Cardiotoxicity is a critical aspect of safety evaluation in drug development. Traditional cardiotoxicity assessment methods rely primarily on animal models and 2D cell culture systems, which fail to replicate the complex physiological characteristics of human cardiac tissue fully. This study aims to generate human Cardiac Organoids (hCOs) derived from human induced Pluripotent Stem Cells (hiPSCs) and to use them to enhance the sensitivity of drug testing. hCOs were successfully cultured for up to 12 weeks, with a stable increase in heart rate observed over the cultivation period.

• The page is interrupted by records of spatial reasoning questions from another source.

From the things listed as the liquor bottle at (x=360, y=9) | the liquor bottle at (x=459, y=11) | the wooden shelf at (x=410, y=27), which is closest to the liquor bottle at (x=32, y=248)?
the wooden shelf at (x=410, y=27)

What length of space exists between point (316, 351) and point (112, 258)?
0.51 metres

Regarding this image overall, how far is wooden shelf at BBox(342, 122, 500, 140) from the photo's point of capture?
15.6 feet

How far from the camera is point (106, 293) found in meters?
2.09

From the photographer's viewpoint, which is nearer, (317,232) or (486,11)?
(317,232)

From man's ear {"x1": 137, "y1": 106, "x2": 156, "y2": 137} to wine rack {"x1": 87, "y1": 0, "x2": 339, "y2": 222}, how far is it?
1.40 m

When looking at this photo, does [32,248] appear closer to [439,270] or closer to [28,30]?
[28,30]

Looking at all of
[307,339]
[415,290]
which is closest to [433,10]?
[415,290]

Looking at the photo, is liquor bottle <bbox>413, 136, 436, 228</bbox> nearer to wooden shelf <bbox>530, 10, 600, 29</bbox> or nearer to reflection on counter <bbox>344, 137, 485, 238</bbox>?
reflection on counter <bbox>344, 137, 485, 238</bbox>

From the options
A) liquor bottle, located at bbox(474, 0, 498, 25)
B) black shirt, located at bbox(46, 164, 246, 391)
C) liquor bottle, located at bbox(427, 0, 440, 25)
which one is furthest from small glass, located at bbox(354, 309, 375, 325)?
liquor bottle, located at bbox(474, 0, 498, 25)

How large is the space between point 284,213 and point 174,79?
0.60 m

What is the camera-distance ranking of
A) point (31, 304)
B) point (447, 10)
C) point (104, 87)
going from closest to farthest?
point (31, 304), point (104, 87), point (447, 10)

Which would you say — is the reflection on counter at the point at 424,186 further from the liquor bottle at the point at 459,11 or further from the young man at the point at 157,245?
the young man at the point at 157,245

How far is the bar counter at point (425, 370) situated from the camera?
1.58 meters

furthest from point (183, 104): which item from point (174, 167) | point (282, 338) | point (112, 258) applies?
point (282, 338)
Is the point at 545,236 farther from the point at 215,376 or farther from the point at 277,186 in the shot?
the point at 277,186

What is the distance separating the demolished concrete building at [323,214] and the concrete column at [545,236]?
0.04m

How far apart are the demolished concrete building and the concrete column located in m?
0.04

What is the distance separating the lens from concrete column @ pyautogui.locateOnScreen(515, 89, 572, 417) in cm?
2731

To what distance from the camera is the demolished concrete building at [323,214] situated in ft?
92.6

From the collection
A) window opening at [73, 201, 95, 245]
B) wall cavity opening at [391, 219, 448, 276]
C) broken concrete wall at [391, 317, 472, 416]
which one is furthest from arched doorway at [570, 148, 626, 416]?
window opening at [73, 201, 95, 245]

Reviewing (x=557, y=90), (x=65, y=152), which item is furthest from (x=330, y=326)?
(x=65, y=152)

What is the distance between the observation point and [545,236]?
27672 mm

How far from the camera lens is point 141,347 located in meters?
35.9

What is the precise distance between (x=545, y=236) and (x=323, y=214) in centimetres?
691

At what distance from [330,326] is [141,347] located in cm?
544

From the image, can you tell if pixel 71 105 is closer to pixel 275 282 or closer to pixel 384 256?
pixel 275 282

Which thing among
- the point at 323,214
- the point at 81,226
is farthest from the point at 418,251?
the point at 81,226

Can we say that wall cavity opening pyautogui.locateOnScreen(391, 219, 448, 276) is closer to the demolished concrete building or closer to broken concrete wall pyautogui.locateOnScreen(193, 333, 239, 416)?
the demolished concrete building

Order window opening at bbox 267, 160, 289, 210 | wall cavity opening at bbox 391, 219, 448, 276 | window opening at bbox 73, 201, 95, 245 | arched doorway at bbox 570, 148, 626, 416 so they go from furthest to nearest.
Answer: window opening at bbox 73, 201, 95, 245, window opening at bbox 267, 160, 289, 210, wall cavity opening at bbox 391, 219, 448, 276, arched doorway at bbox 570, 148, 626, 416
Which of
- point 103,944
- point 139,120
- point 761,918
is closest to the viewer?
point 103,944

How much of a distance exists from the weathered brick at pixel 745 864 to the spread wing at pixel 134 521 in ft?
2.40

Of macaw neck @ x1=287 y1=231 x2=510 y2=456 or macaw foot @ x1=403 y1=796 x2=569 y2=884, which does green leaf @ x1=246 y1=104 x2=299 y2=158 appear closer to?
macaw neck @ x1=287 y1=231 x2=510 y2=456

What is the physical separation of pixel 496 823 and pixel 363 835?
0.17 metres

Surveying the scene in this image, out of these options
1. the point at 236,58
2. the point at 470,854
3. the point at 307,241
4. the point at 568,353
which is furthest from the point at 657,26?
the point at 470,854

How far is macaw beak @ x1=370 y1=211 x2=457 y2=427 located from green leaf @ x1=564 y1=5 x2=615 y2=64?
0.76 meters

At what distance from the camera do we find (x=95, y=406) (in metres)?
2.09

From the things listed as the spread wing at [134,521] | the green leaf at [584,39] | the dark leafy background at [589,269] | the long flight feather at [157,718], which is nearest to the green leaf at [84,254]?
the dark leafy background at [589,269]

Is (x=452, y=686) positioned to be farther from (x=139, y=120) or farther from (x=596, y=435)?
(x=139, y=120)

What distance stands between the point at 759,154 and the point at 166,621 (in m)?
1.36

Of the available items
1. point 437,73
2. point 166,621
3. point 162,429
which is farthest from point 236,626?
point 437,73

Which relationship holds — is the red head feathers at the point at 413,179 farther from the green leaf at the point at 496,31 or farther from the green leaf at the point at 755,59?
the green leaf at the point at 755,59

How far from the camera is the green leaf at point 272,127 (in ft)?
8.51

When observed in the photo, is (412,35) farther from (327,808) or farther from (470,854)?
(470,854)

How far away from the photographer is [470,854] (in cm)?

Differentiation conditions were optimized by confirming the expression of cardiac markers (TNNT2), smooth muscle cell markers (aSMA), fibroblast markers (VIM), and endothelial markers (PECAM). The differentiation rate into cardiomyocytes was higher than that of conventional 2D cell culture methods. In calcium imaging using the positive drug nifedipine, the intensity of the calcium signal response of hCOs was confirmed to change depending on the concentration (1, 5, 10uM). This can be inferred that hCOs well reflects changes in various ion channels. Utilizing optimized hCOs conditions, we measured the changes in BPM induced by positive (Quinidine, Moxifloxacin, Nifedipine, E-4031), false positive (Diltiazem), false negative (Bepridil), and negative (Levofloxacin) drugs, comparing these to existing iCM data. The results demonstrated that hCOs exhibited more sensitive changes, suggesting that cardiac organoids can more sensitively and accurately reflect drug-induced cardiotoxicity than traditional 2D cell culture systems. This study presents a cardiotoxicity assessment platform using human-derived cardiac organoids. This approach can enhance the accuracy of cardiotoxicity assessment in the early stages of drug development, ultimately contributing to the development of safe and effective new drugs. Future research will measure electrophysiological changes to further optimize the evaluation platform and present an advanced cardiotoxicity evaluation platform.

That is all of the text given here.